Files smaller than 512 KiB are not split, chunks are of 512 KiB to 8 MiB in size. The implementation aims for 1 MiB chunk size on average.

For modified files, only modified chunks have to be saved in a subsequent backup. This even works if bytes are inserted or removed at arbitrary positions within the file.

Threat Model

The design goals for restic include being able to securely store backups in a location that is not completely trusted, e.g. a shared system where others can potentially access the files or (in the case of the system administrator) even modify or delete them.

General assumptions:

  • The host system a backup is created on is trusted. This is the most basic requirement, and essential for creating trustworthy backups.

The restic backup program guarantees the following:

  • Accessing the unencrypted content of stored files and meta data should not be possible without a password for the repository. Everything except the version file and the meta data included for informational purposes in the key files is encrypted and then signed.

  • Modifications (intentional or unintentional) can be detected automatically on several layers:

    1. For all accesses of data stored in the repository it is checked whether the cryptographic hash of the contents matches the storage ID (the file's name). This way, modifications (bad RAM, broken harddisk) can be detected easily.

    2. Before decrypting any data, the HMAC signature on the encrypted data is checked. If there has been a modification, the signature check will fail. This step happens even before the data is decrypted, so data that has been tampered with is not decrypted at all.
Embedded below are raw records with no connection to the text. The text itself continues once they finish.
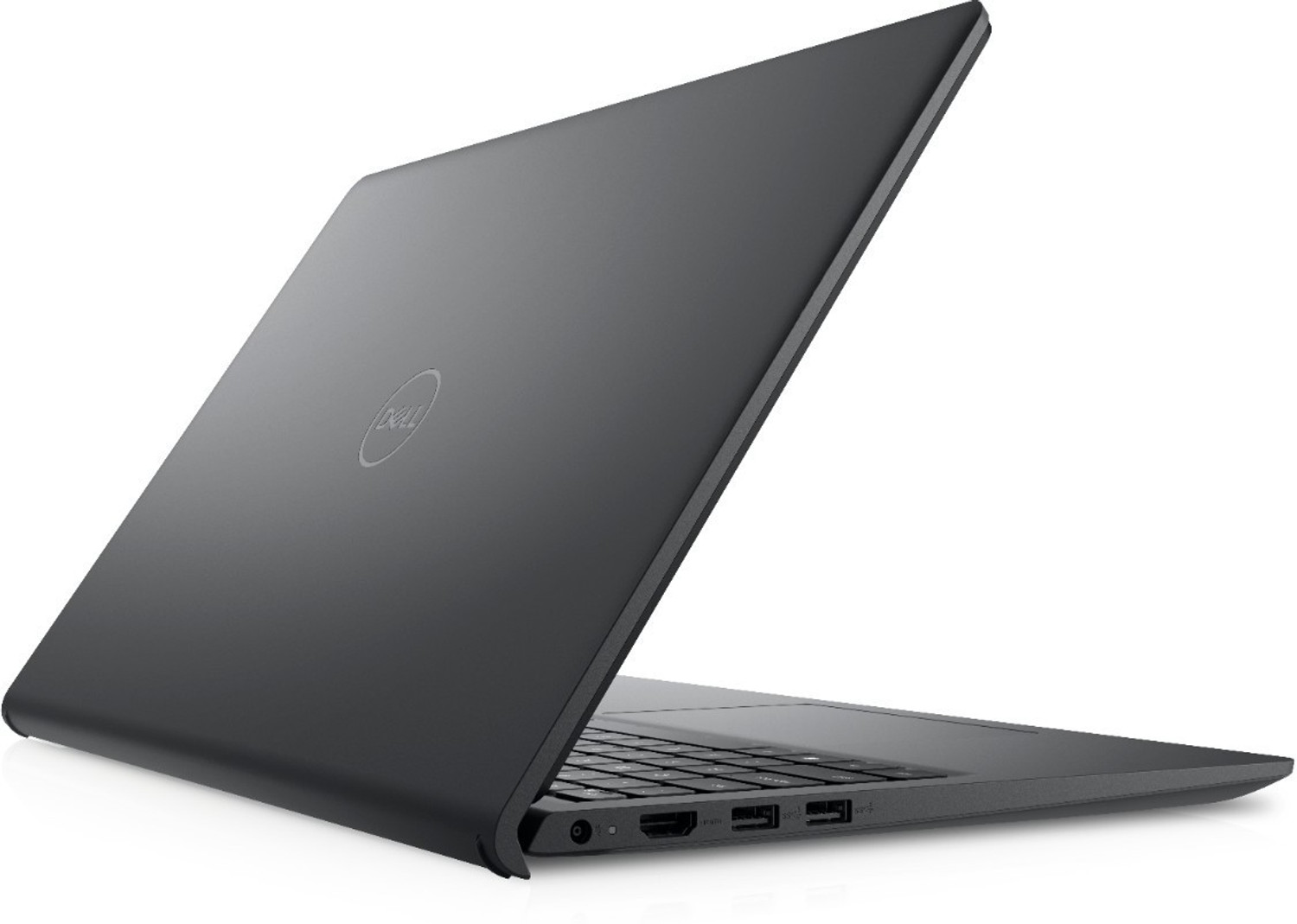 Image of DELL Inspiron Intel Core i3 11th Gen 1115G4 - (8 GB /1 TB HDD /256 GB SSD /Windows 11 Home) Inspiron 3511 Thin and Light Laptop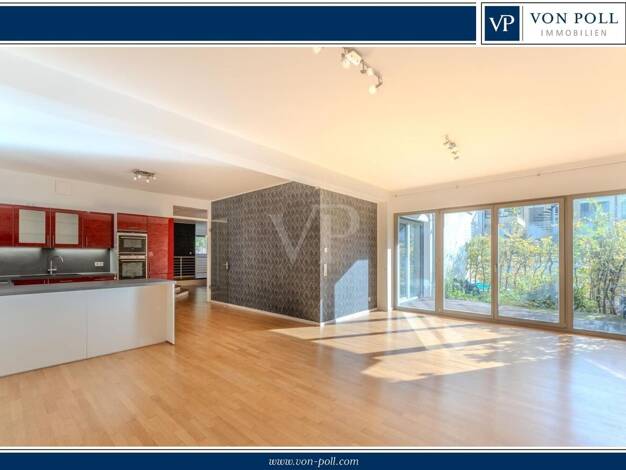 Maisonette zum Kauf 6 Zimmer 244,2 m² EG Prenzlauer Berg Berlin 10439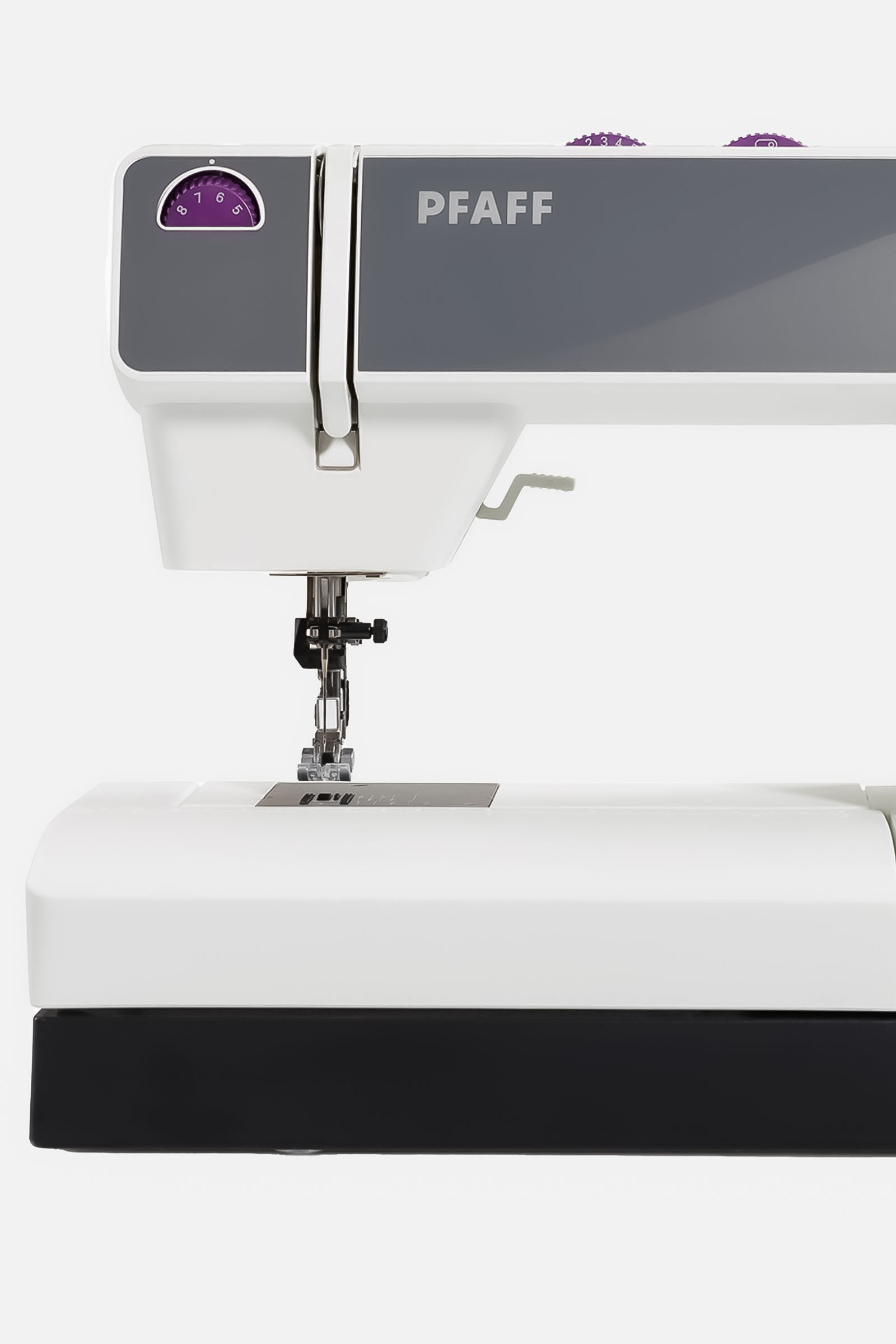 select™ 3.2 — miniature 8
However, the restic backup program is not designed to protect against attackers deleting files at the storage location. There is nothing that can be done about this. If this needs to be guaranteed, get a secure location without any access from third parties. If you assume that attackers have write access to your files at the storage location, attackers are able to figure out (e.g. based on the timestamps of the stored files) which files belong to what snapshot. When only these files are deleted, the particular snapshot vanished and all snapshots depending on data that has been added in the snapshot cannot be restored completely. Restic is not designed to detect this attack.